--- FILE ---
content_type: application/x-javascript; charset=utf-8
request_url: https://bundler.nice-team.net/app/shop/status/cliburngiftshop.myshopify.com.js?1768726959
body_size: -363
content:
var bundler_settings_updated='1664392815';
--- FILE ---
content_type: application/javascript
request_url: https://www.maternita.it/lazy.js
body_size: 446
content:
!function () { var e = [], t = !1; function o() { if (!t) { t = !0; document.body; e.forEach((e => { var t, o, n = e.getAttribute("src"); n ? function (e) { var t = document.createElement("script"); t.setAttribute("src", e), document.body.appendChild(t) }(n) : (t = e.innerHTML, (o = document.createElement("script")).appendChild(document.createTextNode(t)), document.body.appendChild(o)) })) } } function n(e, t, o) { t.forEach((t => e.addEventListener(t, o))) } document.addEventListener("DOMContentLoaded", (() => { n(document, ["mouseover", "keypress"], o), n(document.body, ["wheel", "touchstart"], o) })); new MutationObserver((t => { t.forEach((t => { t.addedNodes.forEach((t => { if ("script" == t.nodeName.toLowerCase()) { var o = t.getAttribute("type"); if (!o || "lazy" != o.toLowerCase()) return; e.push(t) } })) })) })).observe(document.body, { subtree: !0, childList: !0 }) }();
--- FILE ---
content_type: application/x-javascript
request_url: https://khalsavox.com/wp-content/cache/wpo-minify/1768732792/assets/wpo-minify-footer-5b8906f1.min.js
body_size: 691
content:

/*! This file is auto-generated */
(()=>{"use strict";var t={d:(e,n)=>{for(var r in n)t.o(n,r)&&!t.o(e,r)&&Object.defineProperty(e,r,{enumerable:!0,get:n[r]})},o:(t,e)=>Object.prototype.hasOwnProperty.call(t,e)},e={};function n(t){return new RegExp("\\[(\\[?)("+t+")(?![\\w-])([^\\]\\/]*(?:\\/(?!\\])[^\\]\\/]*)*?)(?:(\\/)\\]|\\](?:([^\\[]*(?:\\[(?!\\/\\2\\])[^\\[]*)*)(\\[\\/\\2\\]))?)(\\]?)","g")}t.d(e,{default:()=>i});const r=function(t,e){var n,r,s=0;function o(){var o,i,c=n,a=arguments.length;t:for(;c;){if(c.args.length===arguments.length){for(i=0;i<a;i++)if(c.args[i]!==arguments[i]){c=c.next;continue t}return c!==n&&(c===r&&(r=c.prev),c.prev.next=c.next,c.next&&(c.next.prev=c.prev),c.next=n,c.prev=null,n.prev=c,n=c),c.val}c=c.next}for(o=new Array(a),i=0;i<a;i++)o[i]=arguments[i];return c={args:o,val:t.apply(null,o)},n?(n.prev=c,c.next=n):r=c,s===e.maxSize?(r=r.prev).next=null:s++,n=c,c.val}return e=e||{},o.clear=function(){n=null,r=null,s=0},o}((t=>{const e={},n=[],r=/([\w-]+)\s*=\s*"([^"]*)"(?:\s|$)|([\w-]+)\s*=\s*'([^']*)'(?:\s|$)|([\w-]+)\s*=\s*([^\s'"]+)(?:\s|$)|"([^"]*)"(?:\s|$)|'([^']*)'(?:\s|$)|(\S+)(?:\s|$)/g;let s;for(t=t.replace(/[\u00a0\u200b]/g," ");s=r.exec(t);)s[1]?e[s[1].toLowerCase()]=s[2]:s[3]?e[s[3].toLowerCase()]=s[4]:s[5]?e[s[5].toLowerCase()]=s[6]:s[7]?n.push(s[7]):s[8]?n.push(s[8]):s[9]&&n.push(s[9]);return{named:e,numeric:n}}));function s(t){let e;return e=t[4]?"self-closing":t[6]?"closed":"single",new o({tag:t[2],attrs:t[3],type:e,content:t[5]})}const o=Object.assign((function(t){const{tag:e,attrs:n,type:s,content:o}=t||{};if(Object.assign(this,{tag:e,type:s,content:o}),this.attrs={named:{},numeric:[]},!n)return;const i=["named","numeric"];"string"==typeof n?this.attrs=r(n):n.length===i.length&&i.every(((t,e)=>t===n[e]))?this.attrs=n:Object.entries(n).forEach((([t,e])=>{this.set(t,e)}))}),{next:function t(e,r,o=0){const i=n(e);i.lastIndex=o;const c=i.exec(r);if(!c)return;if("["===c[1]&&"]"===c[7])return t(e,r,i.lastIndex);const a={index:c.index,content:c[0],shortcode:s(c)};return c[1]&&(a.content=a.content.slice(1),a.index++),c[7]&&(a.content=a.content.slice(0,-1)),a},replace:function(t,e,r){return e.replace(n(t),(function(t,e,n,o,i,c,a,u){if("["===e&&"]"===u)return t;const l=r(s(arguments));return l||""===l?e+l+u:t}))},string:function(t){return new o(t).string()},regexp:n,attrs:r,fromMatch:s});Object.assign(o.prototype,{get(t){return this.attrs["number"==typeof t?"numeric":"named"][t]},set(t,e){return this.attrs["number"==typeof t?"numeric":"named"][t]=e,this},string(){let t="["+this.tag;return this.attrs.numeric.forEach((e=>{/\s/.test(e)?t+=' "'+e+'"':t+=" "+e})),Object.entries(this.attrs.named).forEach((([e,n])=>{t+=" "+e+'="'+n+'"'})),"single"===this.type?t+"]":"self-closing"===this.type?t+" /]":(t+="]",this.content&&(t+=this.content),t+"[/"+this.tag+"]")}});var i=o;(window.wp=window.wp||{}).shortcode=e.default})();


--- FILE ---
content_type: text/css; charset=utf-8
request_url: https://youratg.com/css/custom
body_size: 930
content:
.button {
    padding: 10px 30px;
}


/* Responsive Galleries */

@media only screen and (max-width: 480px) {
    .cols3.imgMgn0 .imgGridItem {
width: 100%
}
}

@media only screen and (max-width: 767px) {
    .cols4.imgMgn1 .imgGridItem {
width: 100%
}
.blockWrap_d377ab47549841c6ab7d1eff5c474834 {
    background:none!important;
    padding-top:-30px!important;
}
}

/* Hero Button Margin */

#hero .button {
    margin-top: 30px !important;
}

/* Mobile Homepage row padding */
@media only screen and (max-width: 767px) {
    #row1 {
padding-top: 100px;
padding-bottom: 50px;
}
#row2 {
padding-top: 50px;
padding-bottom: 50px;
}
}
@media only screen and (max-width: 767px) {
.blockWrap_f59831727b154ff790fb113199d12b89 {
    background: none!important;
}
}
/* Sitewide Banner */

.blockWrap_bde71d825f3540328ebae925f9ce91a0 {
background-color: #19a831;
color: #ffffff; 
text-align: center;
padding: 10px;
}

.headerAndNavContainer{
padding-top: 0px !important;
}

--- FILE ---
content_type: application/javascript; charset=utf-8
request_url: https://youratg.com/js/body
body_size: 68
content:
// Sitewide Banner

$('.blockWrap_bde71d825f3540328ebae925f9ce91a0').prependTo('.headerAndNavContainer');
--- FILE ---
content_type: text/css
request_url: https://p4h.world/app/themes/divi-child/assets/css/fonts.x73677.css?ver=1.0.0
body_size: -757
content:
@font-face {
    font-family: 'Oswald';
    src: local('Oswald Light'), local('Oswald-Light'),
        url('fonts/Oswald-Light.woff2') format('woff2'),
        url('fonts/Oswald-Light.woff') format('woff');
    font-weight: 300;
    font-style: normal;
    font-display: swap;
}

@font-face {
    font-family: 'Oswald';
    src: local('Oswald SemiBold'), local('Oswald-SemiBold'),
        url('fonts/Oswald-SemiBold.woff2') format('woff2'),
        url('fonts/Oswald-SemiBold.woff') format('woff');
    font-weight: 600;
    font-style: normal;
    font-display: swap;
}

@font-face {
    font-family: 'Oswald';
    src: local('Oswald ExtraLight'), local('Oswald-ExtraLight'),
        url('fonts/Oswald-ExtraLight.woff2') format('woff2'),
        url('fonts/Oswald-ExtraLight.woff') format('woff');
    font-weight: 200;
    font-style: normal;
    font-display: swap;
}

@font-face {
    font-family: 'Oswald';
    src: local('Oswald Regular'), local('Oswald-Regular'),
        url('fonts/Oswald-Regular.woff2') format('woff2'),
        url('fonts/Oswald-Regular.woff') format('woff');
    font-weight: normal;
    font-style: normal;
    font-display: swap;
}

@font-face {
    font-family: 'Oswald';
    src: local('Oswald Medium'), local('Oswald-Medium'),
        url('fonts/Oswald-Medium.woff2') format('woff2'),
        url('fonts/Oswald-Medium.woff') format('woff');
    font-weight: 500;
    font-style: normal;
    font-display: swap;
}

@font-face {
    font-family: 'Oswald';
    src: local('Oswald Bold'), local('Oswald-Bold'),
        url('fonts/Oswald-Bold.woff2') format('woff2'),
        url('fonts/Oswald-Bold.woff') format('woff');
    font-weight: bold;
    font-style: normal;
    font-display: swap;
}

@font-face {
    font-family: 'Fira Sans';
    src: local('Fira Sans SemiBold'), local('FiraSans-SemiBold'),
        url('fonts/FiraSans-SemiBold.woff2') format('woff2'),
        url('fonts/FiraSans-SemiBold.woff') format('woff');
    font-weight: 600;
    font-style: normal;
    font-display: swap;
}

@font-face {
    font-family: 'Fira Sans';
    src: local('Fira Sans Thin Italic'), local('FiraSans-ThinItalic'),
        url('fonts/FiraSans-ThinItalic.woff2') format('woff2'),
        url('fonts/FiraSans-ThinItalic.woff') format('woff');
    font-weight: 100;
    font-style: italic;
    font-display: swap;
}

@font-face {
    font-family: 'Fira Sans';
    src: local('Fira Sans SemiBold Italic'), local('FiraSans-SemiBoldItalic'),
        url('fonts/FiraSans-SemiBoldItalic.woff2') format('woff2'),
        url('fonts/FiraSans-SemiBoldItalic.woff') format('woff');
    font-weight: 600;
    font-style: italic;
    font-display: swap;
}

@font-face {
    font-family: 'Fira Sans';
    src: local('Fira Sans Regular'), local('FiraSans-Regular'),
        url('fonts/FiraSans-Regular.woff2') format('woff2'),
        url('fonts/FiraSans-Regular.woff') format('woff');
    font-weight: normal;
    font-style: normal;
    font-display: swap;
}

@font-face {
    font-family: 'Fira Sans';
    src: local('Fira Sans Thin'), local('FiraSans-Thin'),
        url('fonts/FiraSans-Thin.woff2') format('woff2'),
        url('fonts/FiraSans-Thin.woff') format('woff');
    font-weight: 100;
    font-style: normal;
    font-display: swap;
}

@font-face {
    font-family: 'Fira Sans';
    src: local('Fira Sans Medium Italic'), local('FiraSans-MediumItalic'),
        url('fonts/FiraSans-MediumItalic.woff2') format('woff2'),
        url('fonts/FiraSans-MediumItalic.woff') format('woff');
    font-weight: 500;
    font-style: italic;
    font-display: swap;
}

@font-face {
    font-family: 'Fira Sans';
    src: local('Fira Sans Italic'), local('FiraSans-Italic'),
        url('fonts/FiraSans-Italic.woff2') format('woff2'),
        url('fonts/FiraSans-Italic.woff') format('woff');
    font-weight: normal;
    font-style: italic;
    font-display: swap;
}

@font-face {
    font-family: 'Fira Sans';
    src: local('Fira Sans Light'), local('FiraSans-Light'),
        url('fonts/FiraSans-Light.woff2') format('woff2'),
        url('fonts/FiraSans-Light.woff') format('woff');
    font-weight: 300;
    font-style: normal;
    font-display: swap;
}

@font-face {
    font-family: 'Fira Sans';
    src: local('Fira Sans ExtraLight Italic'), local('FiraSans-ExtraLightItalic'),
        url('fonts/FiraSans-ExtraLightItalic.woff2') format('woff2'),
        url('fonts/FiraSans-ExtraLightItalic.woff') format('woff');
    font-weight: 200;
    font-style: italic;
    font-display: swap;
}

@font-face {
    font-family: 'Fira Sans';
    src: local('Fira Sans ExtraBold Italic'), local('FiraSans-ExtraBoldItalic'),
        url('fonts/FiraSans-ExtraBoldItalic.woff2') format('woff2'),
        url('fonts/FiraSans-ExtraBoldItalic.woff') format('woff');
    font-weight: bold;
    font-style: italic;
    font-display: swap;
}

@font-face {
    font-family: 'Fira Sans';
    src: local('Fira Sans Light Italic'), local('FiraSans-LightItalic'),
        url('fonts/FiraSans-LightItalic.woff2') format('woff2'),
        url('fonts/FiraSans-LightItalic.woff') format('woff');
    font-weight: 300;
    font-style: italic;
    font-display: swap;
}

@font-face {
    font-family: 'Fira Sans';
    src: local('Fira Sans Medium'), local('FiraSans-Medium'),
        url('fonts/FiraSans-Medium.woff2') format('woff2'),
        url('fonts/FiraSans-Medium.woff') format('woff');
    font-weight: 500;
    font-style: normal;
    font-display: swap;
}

* _Task instructions_
In the records above, collect each line with "imgGridItem".

* _Written reply_
    .cols3.imgMgn0 .imgGridItem {
    .cols4.imgMgn1 .imgGridItem {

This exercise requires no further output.